Determination of the mutation responsible for tachycardia in ENU mutant strain HLB468.
In: Student Reports, Summer 2016, Jackson Laboratory
Dr. Karen Svenson
Tachycardia, or a fast heart rate, is a cardiac condition with a number of unpleasant symptoms that is not well understood. Tachycardia in humans is characterized by a resting heart rate of over 100 bpm and is associated with symptoms such as palpitations, tiredness, chest pain, and exercise intolerance, as well as psychiatric problems such as anxiety and depression. Therapeutic options for reducing heart rate and diminishing the symptoms are not well-developed due to the fact that we have not yet achieved an understanding of the syndrome’s underlying mechanisms. Mouse models are useful in advancing our knowledge of human disease, and to develop new research models, chemical mutagenesis followed by phenotypic assessment can be performed. ENU mutagenesis of mouse strain C57 BL/6J (B6) generated a mutant strain, C57BL/6J-Hlb468/J (HLB468), with a robust phenotype of tachycardia, discovered by analysis of electrocardiogram (EKG) data. The mutation was mapped to chromosome 9, and the HLB468 exome was sequenced and compared to a reference sequence obtained from B6. Single nucleotide polymorphisms (SNPs) within candidate genes in the confidence interval were evaluated utilizing PCR to test for the presence of the mutation in HLB468 colony animals. A SNP in the Hcn4 gene was a top candidate due to the fact that the HCN4 channels of the sinoatrial node (SAN) are an essential component of the cardiac conduction process.
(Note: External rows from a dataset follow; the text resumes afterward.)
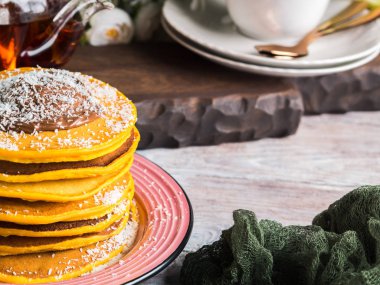 Kabak krep yığını çikolatayla servis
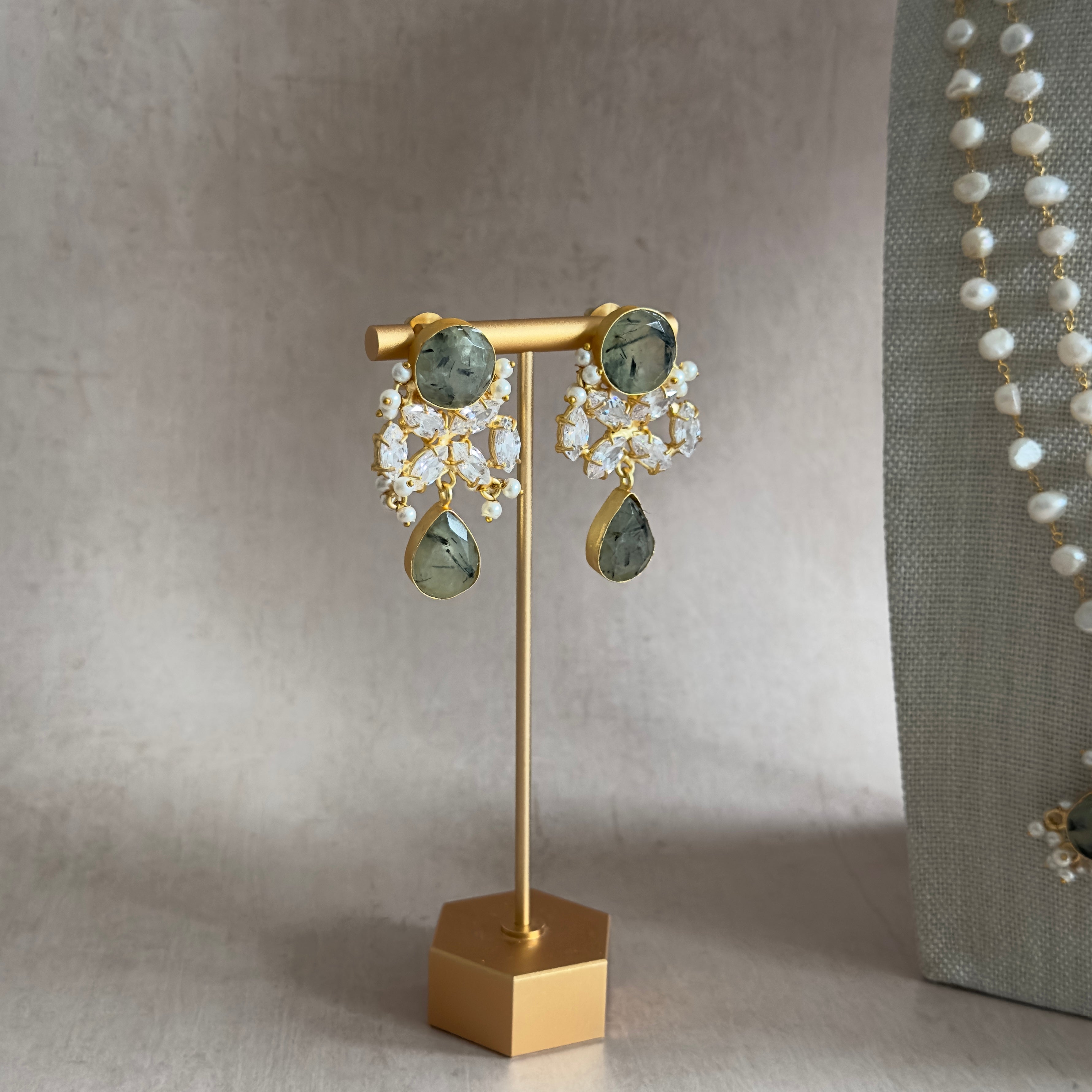 Unleash your inner diva with our Madiha Olive Mala Set! This stunning set features prehnite and CZ crystals that will add a touch of elegance to any outfit. The adjustable chain allows for the perfect fit, it comes complete with matching earrings and tikka. Don't miss out on this must-have accessory!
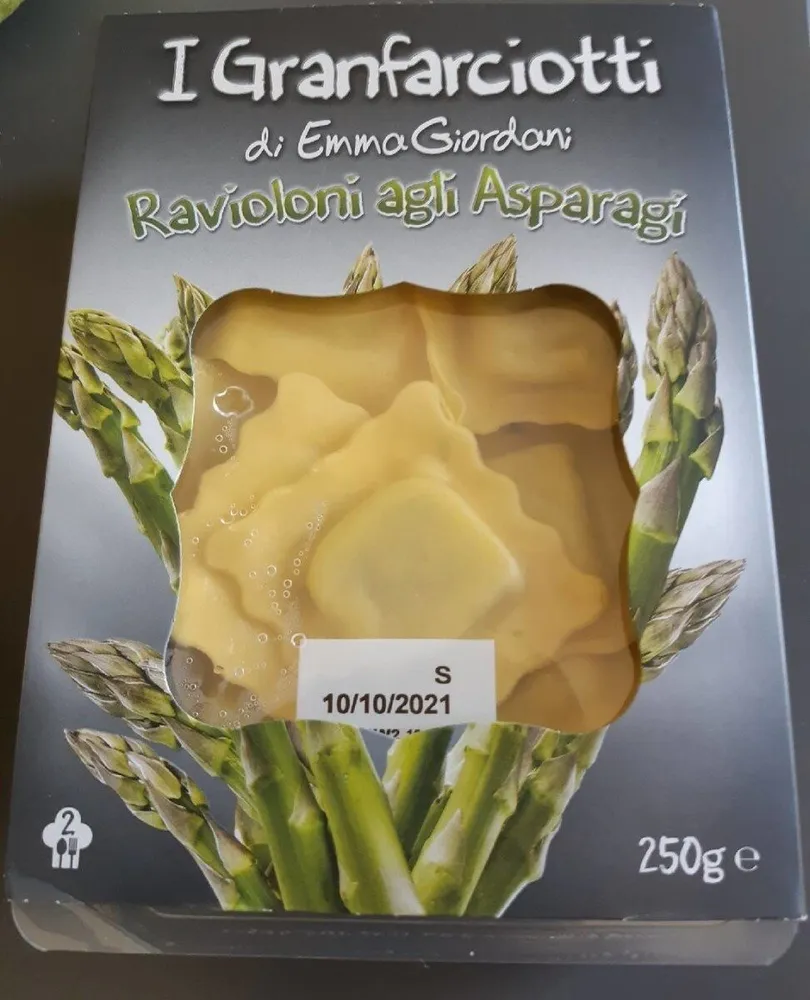 Ravioloni agli asparagi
We have identified a SNP in the Hcn4 gene that results in a robust tachycardiac phenotype in the strain HLB468. This is a novel mouse mutation that adds a new mouse model to the study of cardiac conductance and tachycardia.
Anderson, Emma, "Determination of the mutation responsible for tachycardia in ENU mutant strain HLB468." (2016). Summer and Academic Year Student Reports. 2517.